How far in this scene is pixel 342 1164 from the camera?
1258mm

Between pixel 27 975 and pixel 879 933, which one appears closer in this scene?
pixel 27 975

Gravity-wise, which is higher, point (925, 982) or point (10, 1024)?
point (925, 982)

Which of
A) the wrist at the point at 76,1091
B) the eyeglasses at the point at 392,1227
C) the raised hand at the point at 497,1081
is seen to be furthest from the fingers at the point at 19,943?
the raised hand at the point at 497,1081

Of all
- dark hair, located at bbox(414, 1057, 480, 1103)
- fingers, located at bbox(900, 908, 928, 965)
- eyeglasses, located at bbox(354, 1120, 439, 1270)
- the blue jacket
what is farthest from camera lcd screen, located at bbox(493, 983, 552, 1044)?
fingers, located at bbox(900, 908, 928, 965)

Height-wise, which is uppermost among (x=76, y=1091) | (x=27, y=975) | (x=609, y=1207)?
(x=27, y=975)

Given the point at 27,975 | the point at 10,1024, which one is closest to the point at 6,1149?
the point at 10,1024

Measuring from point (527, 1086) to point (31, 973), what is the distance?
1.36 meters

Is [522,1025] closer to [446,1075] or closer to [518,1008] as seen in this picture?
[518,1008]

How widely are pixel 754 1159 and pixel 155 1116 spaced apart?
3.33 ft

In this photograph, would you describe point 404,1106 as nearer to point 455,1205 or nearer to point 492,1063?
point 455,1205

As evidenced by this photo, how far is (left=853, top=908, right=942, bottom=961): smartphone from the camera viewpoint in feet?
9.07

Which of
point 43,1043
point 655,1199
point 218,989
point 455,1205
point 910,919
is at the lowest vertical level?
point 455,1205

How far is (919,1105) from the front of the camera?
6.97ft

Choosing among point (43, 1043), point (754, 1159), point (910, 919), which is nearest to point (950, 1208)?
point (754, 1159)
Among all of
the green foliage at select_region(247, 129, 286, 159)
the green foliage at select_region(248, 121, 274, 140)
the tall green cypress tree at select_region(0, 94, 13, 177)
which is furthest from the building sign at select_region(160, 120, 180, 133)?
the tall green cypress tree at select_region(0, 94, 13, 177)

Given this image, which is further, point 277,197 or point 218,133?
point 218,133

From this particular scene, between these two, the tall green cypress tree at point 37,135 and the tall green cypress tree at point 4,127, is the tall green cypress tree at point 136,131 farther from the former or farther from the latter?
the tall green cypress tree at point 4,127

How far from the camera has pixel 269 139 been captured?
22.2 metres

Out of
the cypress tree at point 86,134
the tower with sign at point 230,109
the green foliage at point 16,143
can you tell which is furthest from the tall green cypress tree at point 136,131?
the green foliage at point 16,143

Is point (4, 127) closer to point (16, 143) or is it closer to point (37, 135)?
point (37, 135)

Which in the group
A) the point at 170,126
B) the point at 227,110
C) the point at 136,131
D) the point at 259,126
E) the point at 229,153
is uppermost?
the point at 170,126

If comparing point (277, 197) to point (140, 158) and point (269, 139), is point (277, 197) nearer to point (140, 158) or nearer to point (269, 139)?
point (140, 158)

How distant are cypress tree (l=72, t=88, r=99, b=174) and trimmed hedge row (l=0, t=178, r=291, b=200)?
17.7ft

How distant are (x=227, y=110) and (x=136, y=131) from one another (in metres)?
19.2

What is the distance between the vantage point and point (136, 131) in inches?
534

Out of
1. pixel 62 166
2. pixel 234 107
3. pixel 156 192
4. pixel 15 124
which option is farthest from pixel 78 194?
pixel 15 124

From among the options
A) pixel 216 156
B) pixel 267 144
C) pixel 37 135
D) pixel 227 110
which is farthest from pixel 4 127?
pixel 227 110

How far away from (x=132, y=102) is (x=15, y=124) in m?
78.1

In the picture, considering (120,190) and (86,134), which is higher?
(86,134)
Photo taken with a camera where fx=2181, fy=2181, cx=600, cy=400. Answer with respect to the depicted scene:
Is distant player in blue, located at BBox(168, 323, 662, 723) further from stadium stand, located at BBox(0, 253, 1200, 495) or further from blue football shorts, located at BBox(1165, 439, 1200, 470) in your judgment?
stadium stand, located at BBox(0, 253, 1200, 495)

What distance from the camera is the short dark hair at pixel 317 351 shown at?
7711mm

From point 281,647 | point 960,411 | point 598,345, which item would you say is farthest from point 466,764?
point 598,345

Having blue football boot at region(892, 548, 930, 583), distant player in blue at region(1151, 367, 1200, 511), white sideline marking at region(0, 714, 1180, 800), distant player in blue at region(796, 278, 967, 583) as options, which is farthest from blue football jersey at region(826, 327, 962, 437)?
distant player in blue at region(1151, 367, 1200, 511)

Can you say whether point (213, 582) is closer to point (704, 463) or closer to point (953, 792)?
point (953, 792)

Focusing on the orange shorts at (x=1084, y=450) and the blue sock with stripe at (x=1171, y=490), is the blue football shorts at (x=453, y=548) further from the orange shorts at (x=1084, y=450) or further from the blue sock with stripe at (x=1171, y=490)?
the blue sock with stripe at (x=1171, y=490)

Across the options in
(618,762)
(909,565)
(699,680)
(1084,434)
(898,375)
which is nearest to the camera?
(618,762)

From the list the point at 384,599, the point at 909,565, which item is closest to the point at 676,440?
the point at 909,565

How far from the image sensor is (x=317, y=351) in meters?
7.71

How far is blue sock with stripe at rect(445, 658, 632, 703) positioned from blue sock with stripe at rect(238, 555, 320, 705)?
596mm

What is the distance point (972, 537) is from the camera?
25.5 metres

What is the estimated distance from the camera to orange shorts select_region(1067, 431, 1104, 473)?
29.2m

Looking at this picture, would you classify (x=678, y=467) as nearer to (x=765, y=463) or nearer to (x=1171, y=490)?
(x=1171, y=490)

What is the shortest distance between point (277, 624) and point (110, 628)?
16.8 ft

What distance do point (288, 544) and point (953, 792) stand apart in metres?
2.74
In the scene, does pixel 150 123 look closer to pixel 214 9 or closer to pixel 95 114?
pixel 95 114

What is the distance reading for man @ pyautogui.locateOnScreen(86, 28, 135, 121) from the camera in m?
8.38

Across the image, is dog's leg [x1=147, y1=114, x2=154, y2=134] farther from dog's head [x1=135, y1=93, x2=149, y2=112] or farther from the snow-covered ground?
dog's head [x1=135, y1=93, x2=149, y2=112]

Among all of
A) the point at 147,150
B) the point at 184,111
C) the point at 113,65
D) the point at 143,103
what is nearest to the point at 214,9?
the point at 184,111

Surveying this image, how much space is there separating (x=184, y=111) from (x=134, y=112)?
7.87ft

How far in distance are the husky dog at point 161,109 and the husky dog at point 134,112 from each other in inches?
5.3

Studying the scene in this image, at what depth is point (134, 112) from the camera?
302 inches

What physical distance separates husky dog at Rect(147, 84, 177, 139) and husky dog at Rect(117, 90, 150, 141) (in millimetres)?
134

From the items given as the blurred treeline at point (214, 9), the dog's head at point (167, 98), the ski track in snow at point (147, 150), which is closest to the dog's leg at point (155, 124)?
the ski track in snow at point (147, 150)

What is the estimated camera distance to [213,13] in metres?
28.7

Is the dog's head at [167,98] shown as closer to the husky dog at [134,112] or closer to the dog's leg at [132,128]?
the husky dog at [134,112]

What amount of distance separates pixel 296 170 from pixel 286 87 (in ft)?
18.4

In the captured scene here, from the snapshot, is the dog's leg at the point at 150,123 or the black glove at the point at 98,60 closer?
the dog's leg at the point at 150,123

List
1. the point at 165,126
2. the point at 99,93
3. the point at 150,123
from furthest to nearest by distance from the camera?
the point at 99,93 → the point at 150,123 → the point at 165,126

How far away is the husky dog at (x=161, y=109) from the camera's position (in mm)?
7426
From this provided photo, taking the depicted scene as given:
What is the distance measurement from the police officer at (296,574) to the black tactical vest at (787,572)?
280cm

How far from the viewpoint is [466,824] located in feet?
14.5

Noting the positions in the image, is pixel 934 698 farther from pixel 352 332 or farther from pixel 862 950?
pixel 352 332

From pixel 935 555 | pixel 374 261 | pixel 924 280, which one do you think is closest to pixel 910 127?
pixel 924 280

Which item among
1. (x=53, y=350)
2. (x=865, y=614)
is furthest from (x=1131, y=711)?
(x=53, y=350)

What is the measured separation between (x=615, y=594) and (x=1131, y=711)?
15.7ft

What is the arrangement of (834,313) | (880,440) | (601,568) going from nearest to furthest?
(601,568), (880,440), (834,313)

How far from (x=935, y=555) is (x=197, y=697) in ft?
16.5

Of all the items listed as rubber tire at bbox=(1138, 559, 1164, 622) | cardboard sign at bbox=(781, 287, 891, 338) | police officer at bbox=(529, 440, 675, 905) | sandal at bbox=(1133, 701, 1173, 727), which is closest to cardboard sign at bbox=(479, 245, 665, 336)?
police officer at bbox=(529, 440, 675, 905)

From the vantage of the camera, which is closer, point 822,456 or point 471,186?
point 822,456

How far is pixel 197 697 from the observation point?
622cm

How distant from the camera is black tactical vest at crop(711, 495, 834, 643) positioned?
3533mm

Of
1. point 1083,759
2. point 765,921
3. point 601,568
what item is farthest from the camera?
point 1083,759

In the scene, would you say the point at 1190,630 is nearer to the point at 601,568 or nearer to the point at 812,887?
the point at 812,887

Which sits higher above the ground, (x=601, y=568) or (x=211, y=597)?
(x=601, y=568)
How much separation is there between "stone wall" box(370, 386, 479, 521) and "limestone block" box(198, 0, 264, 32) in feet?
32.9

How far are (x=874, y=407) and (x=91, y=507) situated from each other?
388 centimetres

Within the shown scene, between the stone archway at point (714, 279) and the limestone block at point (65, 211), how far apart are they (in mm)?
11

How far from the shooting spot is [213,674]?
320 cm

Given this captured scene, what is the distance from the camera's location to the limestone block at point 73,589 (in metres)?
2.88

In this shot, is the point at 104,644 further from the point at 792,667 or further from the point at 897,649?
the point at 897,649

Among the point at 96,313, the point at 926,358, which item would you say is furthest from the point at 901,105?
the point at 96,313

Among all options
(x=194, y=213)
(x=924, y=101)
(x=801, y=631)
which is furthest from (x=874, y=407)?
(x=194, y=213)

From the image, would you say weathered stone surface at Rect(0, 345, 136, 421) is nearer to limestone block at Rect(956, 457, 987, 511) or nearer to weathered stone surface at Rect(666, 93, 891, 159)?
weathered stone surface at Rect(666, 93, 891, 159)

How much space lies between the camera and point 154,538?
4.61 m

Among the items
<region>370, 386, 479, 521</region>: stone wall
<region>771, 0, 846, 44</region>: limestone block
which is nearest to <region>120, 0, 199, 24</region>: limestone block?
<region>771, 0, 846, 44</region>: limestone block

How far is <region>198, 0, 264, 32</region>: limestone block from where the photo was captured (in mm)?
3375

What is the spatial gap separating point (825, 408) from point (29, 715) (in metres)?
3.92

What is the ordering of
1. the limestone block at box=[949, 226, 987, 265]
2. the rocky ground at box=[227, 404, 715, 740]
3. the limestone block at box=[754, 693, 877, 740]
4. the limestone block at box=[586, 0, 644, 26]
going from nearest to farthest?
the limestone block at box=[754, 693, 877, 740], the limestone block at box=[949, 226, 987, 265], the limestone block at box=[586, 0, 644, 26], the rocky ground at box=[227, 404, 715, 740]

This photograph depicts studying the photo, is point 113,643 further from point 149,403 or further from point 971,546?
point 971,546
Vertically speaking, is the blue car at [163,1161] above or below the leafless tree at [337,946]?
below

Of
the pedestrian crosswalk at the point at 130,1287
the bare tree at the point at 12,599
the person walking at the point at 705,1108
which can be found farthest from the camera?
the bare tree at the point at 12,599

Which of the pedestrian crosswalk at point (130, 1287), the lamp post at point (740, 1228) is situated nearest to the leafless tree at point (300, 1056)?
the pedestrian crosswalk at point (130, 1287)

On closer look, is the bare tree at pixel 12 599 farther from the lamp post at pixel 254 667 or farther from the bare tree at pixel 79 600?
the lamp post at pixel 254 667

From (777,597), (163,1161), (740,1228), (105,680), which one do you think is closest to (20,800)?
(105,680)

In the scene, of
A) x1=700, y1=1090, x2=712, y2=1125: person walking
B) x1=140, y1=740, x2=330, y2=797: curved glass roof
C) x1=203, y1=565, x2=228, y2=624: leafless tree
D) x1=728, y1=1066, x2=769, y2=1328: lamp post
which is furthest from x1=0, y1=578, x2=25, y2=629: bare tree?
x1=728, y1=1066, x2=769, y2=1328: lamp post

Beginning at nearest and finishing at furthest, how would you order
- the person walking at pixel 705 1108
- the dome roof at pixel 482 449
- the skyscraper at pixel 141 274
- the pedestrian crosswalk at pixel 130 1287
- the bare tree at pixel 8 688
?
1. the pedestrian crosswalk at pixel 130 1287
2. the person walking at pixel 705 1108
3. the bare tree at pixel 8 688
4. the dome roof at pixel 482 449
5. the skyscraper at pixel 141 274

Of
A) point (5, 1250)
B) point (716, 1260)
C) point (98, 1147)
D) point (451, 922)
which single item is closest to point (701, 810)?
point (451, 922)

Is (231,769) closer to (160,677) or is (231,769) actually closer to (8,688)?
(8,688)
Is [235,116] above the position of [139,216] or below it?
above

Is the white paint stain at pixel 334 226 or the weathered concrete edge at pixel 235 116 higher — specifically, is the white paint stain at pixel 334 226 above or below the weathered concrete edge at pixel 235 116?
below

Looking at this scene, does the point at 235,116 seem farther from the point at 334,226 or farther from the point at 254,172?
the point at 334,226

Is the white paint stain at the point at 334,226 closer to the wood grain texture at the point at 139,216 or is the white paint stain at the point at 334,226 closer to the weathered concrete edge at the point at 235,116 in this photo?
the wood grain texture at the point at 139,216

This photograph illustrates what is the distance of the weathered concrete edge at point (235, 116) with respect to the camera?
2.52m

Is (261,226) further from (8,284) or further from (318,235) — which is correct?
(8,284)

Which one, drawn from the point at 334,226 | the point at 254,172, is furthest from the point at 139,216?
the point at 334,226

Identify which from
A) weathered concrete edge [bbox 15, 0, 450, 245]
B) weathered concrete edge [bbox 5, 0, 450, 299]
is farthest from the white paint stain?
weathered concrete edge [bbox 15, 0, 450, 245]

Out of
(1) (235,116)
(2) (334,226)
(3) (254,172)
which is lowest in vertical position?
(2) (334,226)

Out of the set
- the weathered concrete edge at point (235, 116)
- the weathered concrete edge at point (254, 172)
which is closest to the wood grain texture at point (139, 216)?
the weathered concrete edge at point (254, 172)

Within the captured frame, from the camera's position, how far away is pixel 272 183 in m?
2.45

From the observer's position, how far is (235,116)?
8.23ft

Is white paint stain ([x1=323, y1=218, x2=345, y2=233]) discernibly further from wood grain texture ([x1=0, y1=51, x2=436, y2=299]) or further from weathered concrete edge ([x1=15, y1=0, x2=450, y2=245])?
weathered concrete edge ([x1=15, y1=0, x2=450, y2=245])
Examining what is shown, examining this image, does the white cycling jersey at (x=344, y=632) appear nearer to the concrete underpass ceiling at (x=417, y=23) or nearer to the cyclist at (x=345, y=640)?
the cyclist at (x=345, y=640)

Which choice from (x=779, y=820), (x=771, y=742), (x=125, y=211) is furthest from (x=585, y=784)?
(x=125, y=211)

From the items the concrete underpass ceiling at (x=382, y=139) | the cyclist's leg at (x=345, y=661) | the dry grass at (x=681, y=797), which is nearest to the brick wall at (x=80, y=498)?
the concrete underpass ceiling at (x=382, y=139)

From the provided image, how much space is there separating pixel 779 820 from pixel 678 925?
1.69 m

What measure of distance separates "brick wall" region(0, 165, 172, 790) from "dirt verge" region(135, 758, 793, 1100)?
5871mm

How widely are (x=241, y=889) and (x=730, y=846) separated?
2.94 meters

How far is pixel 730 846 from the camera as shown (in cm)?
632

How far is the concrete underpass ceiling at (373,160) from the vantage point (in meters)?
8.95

--------------------------------

◆ What you should do ◆
Each line from the one containing "Examining what is" to the final line of the entries above must be returned exactly, and no other line may appear.

◆ Correct answer ◆
Examining what is shown, examining this image, does the white cycling jersey at (x=344, y=632) appear nearer to the concrete underpass ceiling at (x=417, y=23) or nearer to the cyclist at (x=345, y=640)?
the cyclist at (x=345, y=640)

Which choice from (x=779, y=820), (x=771, y=742), (x=125, y=211) is furthest from (x=585, y=784)?
(x=125, y=211)

From the items the concrete underpass ceiling at (x=382, y=139) | the cyclist's leg at (x=345, y=661) | the dry grass at (x=681, y=797), which is nearest to the brick wall at (x=80, y=498)?
the concrete underpass ceiling at (x=382, y=139)

From the provided image, how much space is there separating pixel 779 820 from pixel 678 925?
1.69 m

What measure of distance separates "brick wall" region(0, 165, 172, 790) from "dirt verge" region(135, 758, 793, 1100)?
5871mm

How widely are (x=241, y=889) and (x=730, y=846) separated?
2.94 meters

How far is pixel 730 846 from the camera as shown (in cm)?
632

How far is the concrete underpass ceiling at (373,160) from the vantage point (in meters)?
8.95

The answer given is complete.